One can also trigger this crash with

on names;
CF f;
S x;
set xs: ;
L F = f(x);
id f(x?xs) = x;
.end

In the ?{} case, it does seem to have created an empty implicit set.

The manual says that sets are non-empty: the fix here could be to terminate on creation of an empty set generally? But I don't know if there are somehow some useful ways to use an empty set that people use...

[jodavies]

The least intrusive change I think would be to add after here: https://github.com/vermaseren/form/blob/61ecfdd9655bae0641e6a3a01ae73edfd1a081b9/sources/wildcard.c#L2230 something like

if ( w == 0 ) {
   MesPrint("Error, set in wildcard specification is empty.");
   Terminate(-1);
}

[tueda]

Actually, a set can be empty.

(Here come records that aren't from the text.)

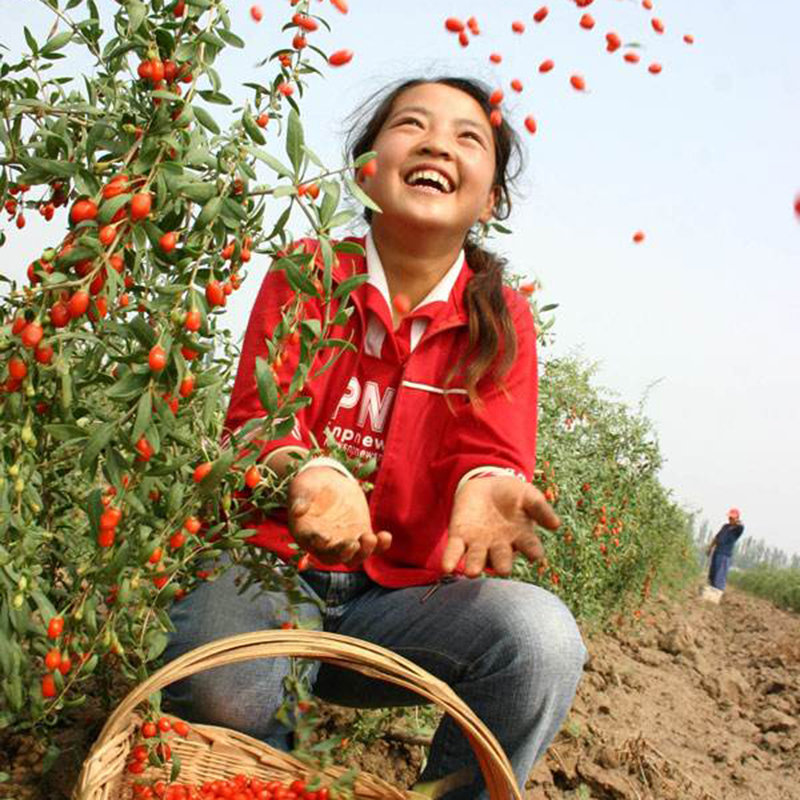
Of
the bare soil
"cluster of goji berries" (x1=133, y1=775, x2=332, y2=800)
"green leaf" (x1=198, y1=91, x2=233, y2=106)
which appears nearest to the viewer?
"green leaf" (x1=198, y1=91, x2=233, y2=106)

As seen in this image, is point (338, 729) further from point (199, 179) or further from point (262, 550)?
point (199, 179)

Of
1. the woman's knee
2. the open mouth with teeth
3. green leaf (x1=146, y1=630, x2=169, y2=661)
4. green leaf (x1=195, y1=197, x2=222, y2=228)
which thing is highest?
the open mouth with teeth

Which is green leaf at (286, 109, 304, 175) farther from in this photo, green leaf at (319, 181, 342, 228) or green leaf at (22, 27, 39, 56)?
green leaf at (22, 27, 39, 56)

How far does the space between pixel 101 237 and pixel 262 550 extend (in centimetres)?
72

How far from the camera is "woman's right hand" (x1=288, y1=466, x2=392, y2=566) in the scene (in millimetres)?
1507

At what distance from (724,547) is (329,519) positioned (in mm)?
12412

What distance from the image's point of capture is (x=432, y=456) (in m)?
2.03

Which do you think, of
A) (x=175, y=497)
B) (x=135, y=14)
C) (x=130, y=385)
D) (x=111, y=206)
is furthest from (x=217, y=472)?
(x=135, y=14)

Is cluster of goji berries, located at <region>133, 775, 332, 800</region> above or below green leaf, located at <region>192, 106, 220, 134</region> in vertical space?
below

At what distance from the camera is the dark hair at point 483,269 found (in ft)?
6.57

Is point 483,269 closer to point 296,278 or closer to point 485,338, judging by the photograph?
point 485,338

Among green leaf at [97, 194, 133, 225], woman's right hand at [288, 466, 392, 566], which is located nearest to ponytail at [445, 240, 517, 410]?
woman's right hand at [288, 466, 392, 566]

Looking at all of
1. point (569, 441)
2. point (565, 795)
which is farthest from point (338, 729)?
point (569, 441)

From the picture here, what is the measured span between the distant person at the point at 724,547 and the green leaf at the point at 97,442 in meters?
12.8
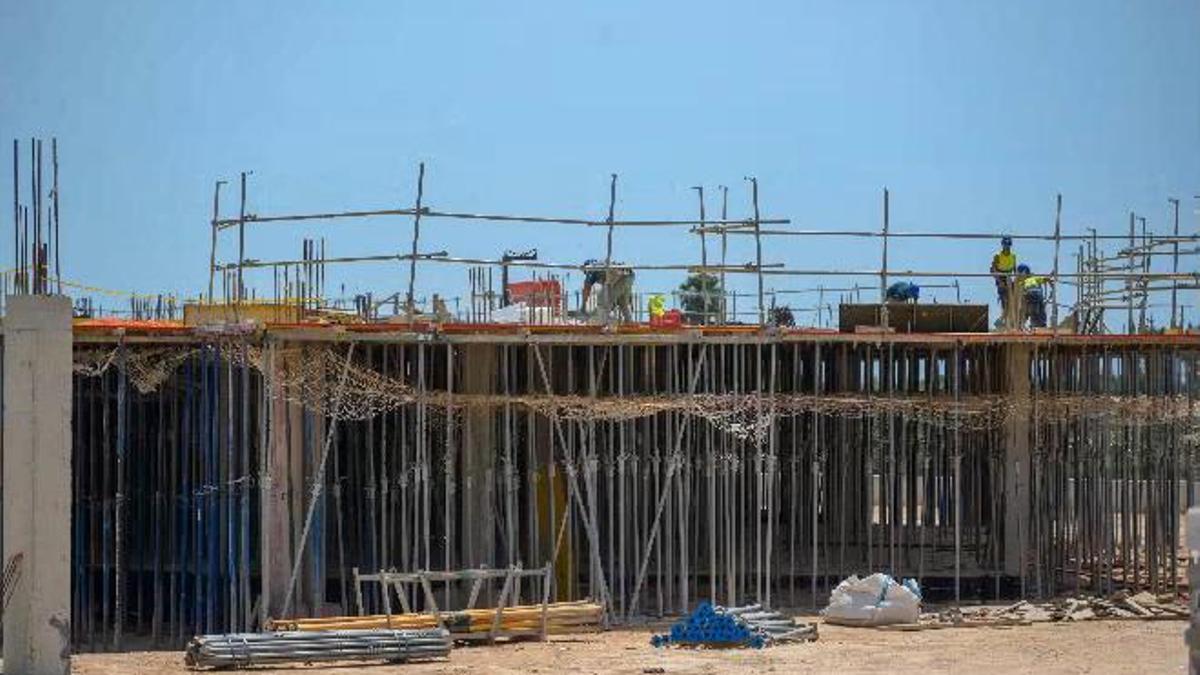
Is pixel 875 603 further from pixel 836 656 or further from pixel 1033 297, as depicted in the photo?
pixel 1033 297

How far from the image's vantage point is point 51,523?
66.3 feet

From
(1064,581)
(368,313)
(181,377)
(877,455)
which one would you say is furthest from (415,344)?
(1064,581)

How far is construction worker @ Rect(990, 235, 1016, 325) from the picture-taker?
28578 millimetres

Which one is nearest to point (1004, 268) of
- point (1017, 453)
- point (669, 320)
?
point (1017, 453)

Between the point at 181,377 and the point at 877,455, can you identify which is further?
the point at 877,455

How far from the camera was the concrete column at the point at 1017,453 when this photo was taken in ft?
90.3

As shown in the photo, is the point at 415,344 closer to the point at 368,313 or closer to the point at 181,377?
the point at 368,313

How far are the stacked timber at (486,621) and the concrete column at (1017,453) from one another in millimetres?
6102

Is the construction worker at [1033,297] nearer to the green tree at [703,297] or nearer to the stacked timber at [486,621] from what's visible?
the green tree at [703,297]

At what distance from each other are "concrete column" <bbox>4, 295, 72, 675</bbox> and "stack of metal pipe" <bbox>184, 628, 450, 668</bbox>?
4.68ft

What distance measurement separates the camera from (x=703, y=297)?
2939 cm

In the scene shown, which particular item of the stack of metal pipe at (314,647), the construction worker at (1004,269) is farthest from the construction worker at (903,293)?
the stack of metal pipe at (314,647)

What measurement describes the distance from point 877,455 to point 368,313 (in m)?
6.73

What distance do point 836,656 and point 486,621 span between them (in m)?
3.70
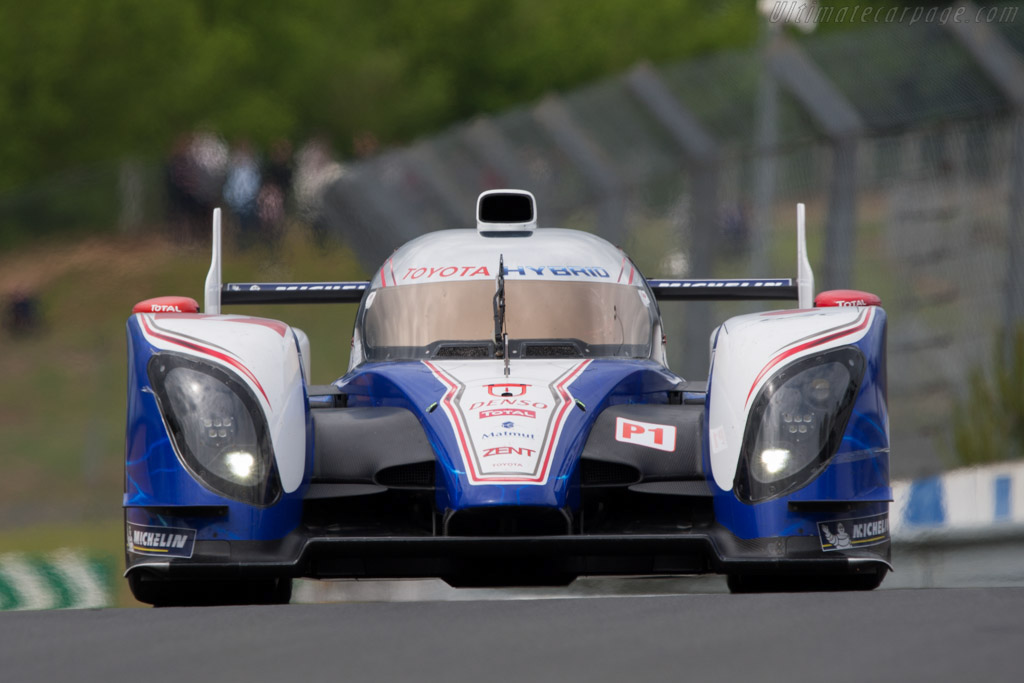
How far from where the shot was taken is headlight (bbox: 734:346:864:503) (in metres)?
5.57

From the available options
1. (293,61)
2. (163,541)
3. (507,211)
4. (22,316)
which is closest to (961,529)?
(507,211)

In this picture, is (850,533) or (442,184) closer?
(850,533)

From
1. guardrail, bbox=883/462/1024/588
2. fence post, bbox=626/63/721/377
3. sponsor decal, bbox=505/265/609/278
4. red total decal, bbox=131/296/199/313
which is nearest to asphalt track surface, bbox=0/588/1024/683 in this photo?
red total decal, bbox=131/296/199/313

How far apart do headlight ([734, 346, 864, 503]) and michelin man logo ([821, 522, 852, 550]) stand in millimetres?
161

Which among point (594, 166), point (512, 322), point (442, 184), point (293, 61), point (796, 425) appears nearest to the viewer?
point (796, 425)

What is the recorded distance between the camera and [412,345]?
687 cm

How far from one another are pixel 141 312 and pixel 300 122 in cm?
4517

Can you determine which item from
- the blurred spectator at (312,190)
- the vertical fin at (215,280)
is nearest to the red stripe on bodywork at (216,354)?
the vertical fin at (215,280)

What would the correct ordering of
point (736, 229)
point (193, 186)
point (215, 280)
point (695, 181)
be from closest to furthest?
point (215, 280) < point (695, 181) < point (736, 229) < point (193, 186)

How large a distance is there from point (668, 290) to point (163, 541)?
9.11 feet

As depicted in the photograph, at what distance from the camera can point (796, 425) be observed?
5609mm

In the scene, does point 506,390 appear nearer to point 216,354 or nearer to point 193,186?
point 216,354

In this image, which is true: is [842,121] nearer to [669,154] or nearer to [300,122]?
[669,154]

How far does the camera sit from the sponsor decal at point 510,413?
5738 mm
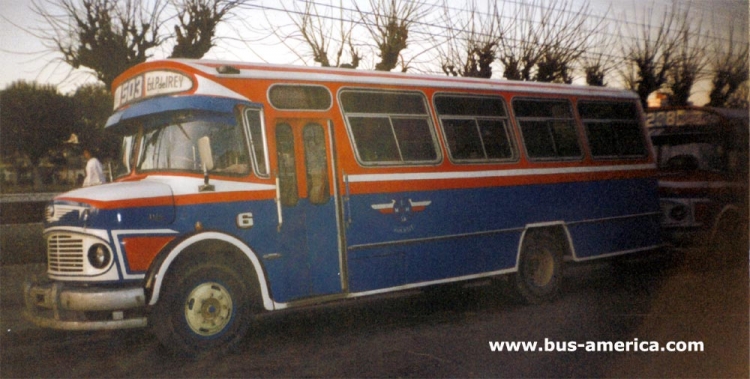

Chapter 21 Diagram generation in the manual has examples with an empty set:

Set empty:;

though it is passed to diagrams_ and not used for wildcarding.

[jodavies]

OK, then indeed the check can't be at set creation. The fix above doesn't work in all cases, however. In the following, the presence of the second id statement lets the code run with no error:

on names;
CF f;
S x,y;
set xs: ;
L F = f(1)+f(2)+f(3);
id f(x?{}) = x;
id f(y?{1,2}) = y;
Print +s;
.end

What I also don't yet understand, is that defining set xs: ; removes the definition {}: from the list of Sets from on names;.